As with most things craft beer, the story starts with Jim Koch, founder of the Boston Beer Company. As legend has it, he created a specific pint glass for his Samuel Adams lager, complete with a laser-etched design on the bottom that “creates bubbles for constant aroma release” as well as an outward-bent lip, allowing for the drinker to “maximize enjoyment of sweetness from the malt.”
Turning things up a notch, German glassmaker Spiegelau reached out to Sam Calagione of Dogfish Head Brewery and Ken Grossman of Sierra Nevada Brewery in 2013 to create a new IPA glass, after watching Calagione drink from one of their glasses on the short-lived Discovery Network series Brewmasters. The reformed IPA glass resembles a tulip glass placed on a skinnier, rippled base — complete with a Dogfish Head logo etched in the bottom for carbonation. According to the collaborators, the ridges in the bottom section were created to aerate the beer with every sip to break out more aromatics. The small tulip shape was formed to bring the hoppy, floral and other aromas for which IPAs are known easily to the drinker’s nose.
Not to be outdone, “big beer” has gotten into the mix as well. Molson Coor’s Cobra brand has recently stated that it has created “the perfect beer glass”. The company enlisted help from the London-based advertising agency Karmarama, as well as hydrodynamics and fluid mechanics specialists and professors at various universities in the U.K., including Birmingham University and Imperial College. According to Karmarama, the new glass “has a unique channel in the interior facia, allowing the liquid to flow smoothly around the glass to the base, creating a whirlpool effect, releasing flavor and aroma and creating the perfect head, all in order to bring to life the beer’s ‘impossibly smooth’ positioning.”
But these developments are really nothing new. In fact, beer glassware has been evolving since the 14th century, when German brewers invented the top-covered stein in order to keep disease-carrying flies out of patrons’ beer during the Black Plague. In the 17th century, Belgian brewer Kwak developed its iconic glass — a long flume, rounded at the bottom, placed in a wooden stand — so that the beer could be handed up to horse-drawn coach drivers as they taxied their patrons around town.

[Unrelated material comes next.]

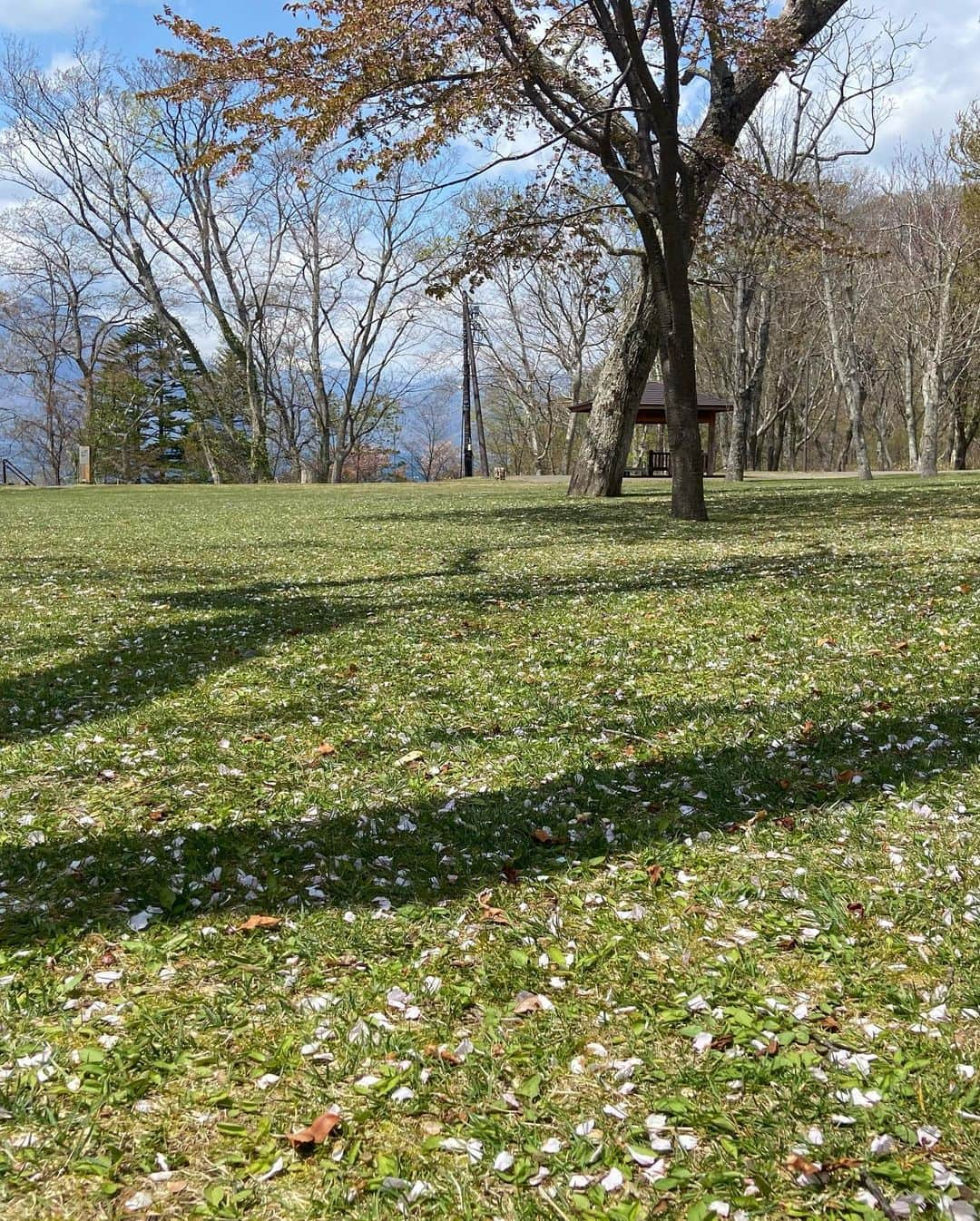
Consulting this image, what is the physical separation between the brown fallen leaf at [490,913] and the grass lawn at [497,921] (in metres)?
0.01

How far will this trend of specialty beer glassware go in modern times? So far there are no signs of it stopping. Even craft beer bars such as Brooklyn’s Tørst — often named one of the best beer bars in New York — have gotten into the mix. Tørst’s glassware serves a different purpose rather than accentuating flavor, clarity and other features of beer, however. Its glass — which resembles your typical stemmed wineglass but for an intricately tessellated design of shapes on the exterior — was intended to make it easier for bartenders to measure out 4-, 8- or 10-oz. pours, depending on the row of shapes to which the beer is poured.

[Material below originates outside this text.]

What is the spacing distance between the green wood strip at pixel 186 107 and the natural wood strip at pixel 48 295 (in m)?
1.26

Ultimately, these and other glasses being created by breweries and bars represent something beyond their benefits for aroma, carbonation and efficiency (though those help too). They represent another avenue by which a beer drinker may make a direct connection with a brewery or local beer bar by buying their glassware and sampling the beer with it. That alone, in the world of Instagram followers and tap-takeovers, shows merit in and of itself. It is a means of individual connection and personal pride each time the consumer enters the bar or pulls a glass from the kitchen cabinets.

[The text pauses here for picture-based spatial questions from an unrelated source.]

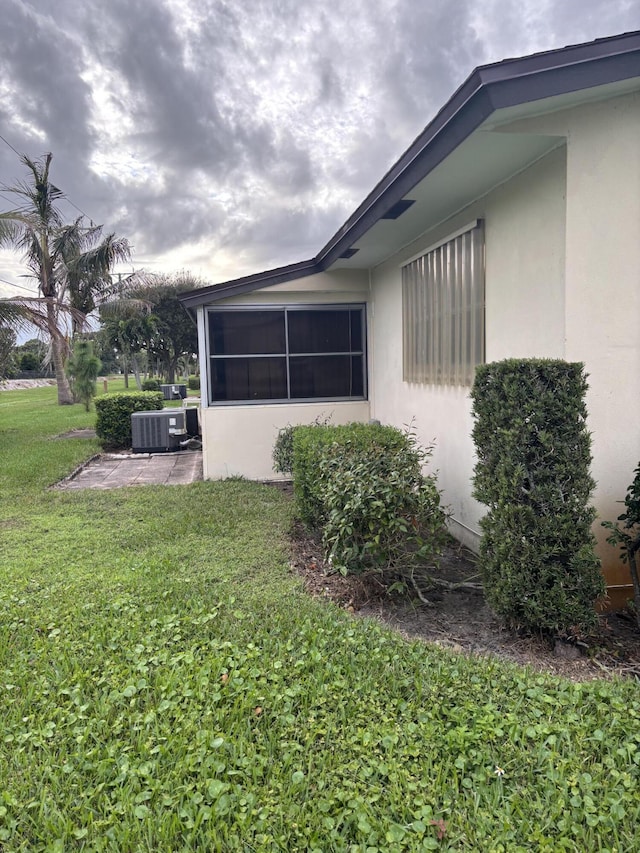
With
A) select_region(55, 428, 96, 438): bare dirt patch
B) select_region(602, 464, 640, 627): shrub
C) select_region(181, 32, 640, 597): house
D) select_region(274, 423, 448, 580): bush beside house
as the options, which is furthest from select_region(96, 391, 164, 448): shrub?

That being said, Newton taught us that every action has a reaction, and the current beer glassware craze is no exception. Just recently, online style website Cool Material posted a response to the glassware madness. It’s message? The reason your beer tastes good is not a result of the glassware, it’s the culmination of quality ingredients, expertise and sweat put into making the best beer that brewer could. As the article concludes, “The perfect beer glass is the one with the beer in it.” It’s hard to argue with that.
Drew Kostic is a home brewer and beer aficionado.